In other words, they defined their ICP as mid-market companies + using HubSpot/Salesforce + in industries where comp plans are relatively straightforward.

Finally, they implemented an internal “ICP fit” scoring in CRM based on those criteria, and anything that checked all three boxes was considered a top ICP opportunity.

The Impact on Pipeline and Revenue

After implementing this data-backed ICP framework, QuotaPath saw:

  • ICP pipeline composition increase from 22% to 35–40%
  • A 40% year-over-year improvement in win rate
  • Early signs of improvement in retention metrics

Marketing began targeting ICP profiles exclusively with ABM efforts. Sales reps focused messaging and time only on accounts that matched these characteristics. And customer case studies were chosen to reflect ICP customers.

Advice for Defining Your ICP

Here’s some advice Ryan shared for companies going through a similar exercise:

  • Start with Win Rate: If you’re early-stage and don’t have renewal data yet, start with win rate as your first metric.
  • Add Gross Revenue Retention (GRR) or Net Promoter Score (NPS) as you grow: As your customer base matures, add those metrics to deepen the analysis.
  • Only pick metrics that are trackable at the point of demo booking: If you can’t measure it early, it won’t help your pipeline strategy.
  • Balance data with logic: Run the analysis, but confirm it aligns with what your sales team experiences.

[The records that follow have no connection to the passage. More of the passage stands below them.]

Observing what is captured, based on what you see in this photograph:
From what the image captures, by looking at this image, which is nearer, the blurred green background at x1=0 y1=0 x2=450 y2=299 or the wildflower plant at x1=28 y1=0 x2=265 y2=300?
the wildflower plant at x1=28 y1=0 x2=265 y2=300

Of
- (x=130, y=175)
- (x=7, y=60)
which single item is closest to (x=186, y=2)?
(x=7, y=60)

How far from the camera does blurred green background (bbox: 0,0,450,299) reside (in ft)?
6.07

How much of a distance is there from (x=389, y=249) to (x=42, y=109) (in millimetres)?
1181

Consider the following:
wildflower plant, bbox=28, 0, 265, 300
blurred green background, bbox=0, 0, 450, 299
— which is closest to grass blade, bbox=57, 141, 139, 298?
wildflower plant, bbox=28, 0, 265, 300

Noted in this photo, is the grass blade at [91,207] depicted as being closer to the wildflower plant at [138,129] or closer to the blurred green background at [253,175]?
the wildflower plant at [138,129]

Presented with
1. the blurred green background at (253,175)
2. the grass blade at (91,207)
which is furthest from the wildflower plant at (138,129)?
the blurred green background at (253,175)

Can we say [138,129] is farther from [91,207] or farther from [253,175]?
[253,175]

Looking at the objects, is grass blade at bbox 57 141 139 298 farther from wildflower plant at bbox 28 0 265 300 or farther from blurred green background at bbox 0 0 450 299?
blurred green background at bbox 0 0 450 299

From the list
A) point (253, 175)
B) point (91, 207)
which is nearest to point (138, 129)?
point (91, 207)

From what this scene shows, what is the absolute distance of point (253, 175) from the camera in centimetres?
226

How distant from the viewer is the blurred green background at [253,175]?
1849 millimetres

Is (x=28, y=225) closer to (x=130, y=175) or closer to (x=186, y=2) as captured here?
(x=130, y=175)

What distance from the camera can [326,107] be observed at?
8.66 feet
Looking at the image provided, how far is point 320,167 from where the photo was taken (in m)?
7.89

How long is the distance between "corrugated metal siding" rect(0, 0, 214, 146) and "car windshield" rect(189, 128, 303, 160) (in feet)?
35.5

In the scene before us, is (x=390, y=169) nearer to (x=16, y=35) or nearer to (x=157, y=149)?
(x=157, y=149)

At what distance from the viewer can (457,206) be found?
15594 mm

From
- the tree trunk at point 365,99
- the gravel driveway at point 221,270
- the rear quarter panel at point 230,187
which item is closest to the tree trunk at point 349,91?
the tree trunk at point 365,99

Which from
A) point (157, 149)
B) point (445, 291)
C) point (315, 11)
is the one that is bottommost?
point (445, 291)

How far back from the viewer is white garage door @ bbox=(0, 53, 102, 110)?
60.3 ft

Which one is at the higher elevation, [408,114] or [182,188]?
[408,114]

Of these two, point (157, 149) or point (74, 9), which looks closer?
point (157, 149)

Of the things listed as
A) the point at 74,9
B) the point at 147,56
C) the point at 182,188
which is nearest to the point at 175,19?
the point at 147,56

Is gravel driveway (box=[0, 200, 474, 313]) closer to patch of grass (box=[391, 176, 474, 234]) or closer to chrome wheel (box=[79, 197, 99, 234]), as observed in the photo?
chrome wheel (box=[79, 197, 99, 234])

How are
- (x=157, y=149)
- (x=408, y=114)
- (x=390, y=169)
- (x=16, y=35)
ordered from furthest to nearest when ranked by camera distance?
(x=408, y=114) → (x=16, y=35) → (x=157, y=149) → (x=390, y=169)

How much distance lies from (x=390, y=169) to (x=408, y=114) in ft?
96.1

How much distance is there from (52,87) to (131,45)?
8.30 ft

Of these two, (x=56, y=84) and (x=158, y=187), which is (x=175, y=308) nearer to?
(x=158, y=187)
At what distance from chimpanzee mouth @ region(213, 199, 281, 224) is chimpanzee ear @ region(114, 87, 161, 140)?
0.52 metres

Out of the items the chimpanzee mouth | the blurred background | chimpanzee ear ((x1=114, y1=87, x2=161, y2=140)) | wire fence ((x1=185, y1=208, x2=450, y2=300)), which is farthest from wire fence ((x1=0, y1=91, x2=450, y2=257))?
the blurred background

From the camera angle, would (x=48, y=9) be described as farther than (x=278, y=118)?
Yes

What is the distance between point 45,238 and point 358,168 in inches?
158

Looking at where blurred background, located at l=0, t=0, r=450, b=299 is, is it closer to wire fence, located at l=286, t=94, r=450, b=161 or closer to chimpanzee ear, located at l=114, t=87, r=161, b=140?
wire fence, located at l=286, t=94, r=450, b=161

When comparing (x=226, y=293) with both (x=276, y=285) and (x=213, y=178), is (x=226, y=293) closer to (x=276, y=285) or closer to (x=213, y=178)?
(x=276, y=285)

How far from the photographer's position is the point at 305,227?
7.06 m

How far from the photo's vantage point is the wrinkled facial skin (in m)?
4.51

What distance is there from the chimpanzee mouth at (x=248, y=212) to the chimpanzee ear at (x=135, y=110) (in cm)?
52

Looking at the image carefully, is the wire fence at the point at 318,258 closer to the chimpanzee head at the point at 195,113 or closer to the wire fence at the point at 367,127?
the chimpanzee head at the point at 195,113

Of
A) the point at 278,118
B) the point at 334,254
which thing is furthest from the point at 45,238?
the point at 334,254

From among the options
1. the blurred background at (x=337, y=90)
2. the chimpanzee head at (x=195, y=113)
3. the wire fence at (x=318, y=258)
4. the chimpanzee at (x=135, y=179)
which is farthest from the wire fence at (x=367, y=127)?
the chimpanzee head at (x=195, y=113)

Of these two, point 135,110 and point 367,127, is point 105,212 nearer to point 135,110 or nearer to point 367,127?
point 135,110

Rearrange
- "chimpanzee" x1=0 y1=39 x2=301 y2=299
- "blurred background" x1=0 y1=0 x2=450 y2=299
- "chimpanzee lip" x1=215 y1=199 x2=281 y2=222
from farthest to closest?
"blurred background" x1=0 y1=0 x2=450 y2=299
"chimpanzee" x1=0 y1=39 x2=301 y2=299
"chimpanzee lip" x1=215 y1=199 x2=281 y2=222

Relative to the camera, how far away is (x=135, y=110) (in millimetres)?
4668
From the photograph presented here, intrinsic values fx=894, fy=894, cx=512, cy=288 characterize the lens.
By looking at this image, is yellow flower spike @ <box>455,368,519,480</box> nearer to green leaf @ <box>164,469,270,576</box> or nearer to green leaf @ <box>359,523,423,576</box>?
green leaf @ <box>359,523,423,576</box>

He also noted the importance of internal communication around this. It’s critical to explain what you’re doing, what data you’re using, and why, so teams don’t push for untrackable or qualitative characteristics.

Another pitfall to watch out for is conflating aspirational ICPs with your current ICP. Often, these two aren’t the same. While you’re free to pick a more “aspirational ICP” that you hope to better attract and serve in the future, Ryan recommends starting with the customers that bring you the most value today.